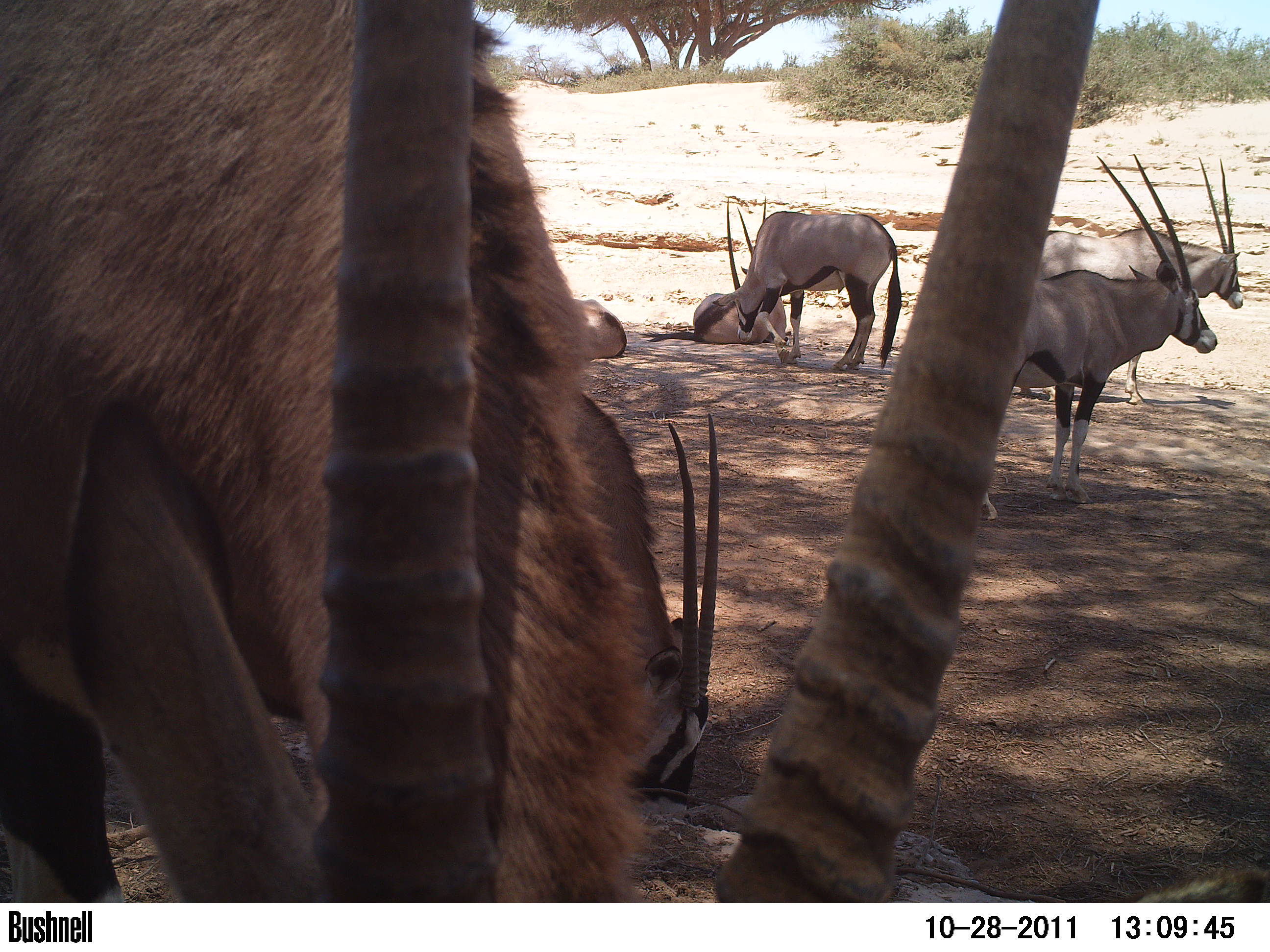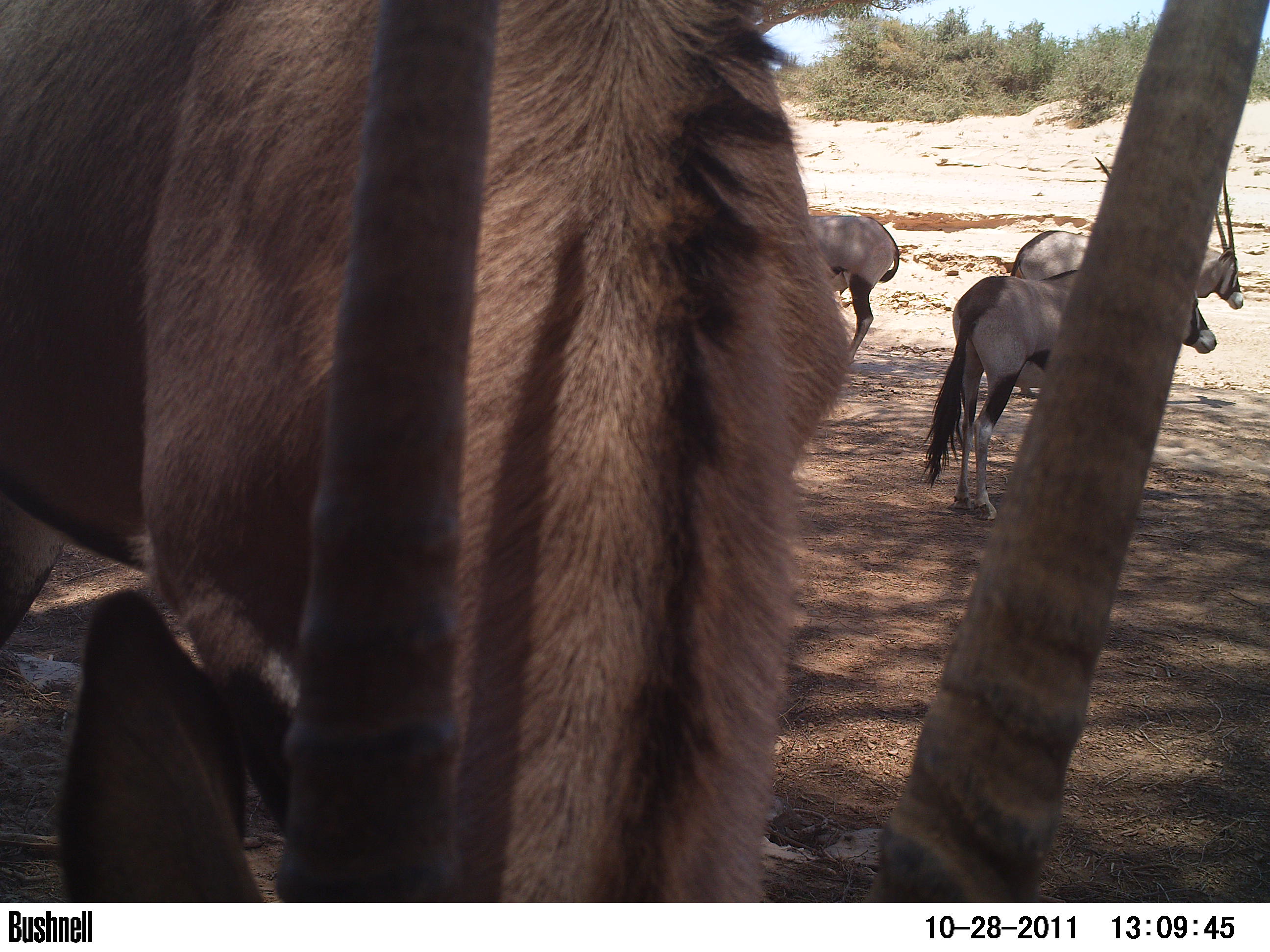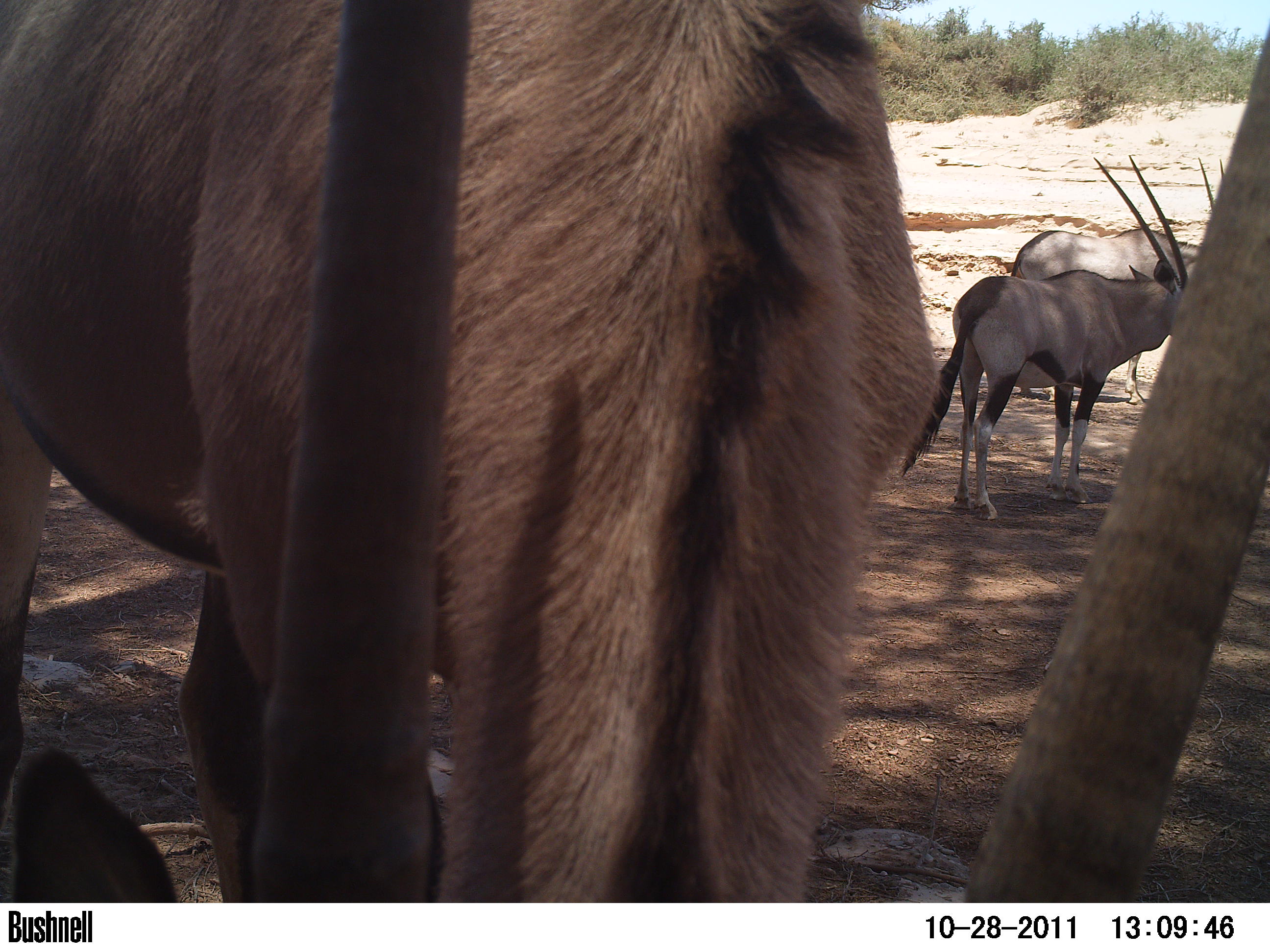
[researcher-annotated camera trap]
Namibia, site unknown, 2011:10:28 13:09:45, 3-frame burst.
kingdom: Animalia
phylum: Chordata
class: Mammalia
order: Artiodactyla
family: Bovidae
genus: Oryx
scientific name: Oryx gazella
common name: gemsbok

━━━━

• Prompt
Transcribe the listing exactly; skip the pictures.

• Your response
[researcher-annotated camera trap]
Namibia, site unknown, 2011:10:28 13:09:45, 3-frame burst.
kingdom: Animalia
phylum: Chordata
class: Mammalia
order: Artiodactyla
family: Bovidae
genus: Oryx
scientific name: Oryx gazella
common name: gemsbok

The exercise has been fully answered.